Set problem –
Which lines in the listing below contain the word "turquoise"? Show each of them in full.

Stored records –
:::::

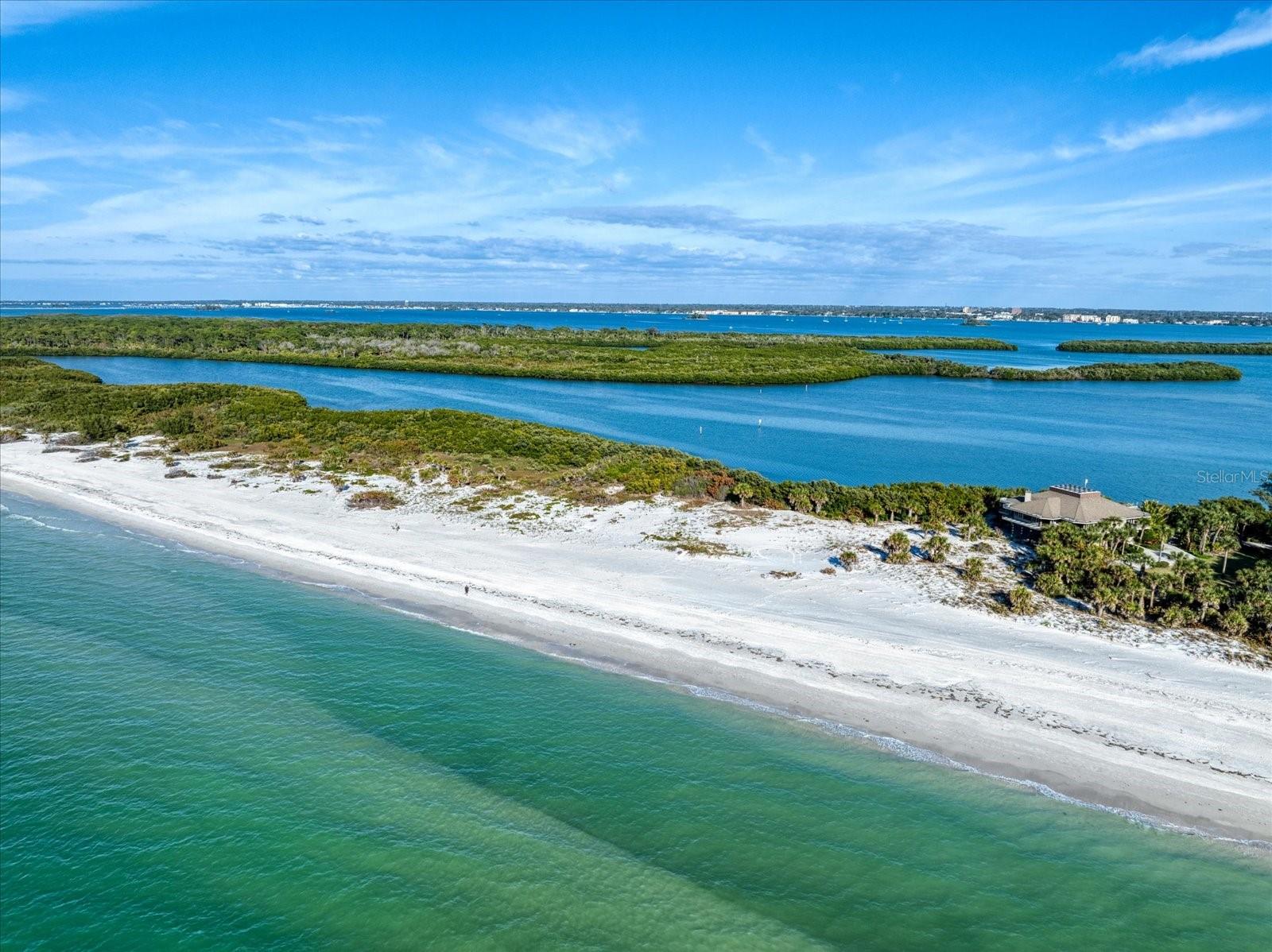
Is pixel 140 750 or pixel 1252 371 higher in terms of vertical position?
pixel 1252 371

:::::

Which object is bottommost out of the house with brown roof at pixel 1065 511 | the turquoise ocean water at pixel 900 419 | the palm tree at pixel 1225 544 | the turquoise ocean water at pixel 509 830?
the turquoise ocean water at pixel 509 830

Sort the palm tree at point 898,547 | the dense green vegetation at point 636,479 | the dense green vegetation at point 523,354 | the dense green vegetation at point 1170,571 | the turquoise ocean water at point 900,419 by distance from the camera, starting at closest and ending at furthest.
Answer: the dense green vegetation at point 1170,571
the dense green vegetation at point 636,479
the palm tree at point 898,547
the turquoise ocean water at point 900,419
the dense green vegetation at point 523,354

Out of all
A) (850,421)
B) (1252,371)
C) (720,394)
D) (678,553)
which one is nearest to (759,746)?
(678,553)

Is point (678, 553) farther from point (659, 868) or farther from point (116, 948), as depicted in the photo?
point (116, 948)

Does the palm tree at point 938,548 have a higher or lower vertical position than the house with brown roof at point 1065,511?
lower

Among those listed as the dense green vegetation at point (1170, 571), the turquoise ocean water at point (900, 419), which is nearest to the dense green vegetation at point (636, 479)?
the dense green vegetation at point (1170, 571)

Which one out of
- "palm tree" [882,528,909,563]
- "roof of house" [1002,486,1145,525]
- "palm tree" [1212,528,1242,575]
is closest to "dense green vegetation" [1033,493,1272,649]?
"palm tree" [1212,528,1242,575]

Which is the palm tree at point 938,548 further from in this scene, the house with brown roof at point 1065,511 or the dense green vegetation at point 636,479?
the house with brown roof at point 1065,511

:::::

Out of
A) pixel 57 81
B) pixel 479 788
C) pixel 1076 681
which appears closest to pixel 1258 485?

:::::

Output below –
Which object is bottommost out of the house with brown roof at pixel 1065 511 | the turquoise ocean water at pixel 900 419 | the palm tree at pixel 1225 544 | the turquoise ocean water at pixel 509 830?
the turquoise ocean water at pixel 509 830
Sort the palm tree at point 898,547 | the dense green vegetation at point 636,479 | the dense green vegetation at point 523,354 | the dense green vegetation at point 1170,571 | the turquoise ocean water at point 900,419 by distance from the camera, starting at closest and ending at furthest.
the turquoise ocean water at point 900,419
Among those listed as the dense green vegetation at point (1170, 571), the turquoise ocean water at point (900, 419), which is nearest to the dense green vegetation at point (636, 479)?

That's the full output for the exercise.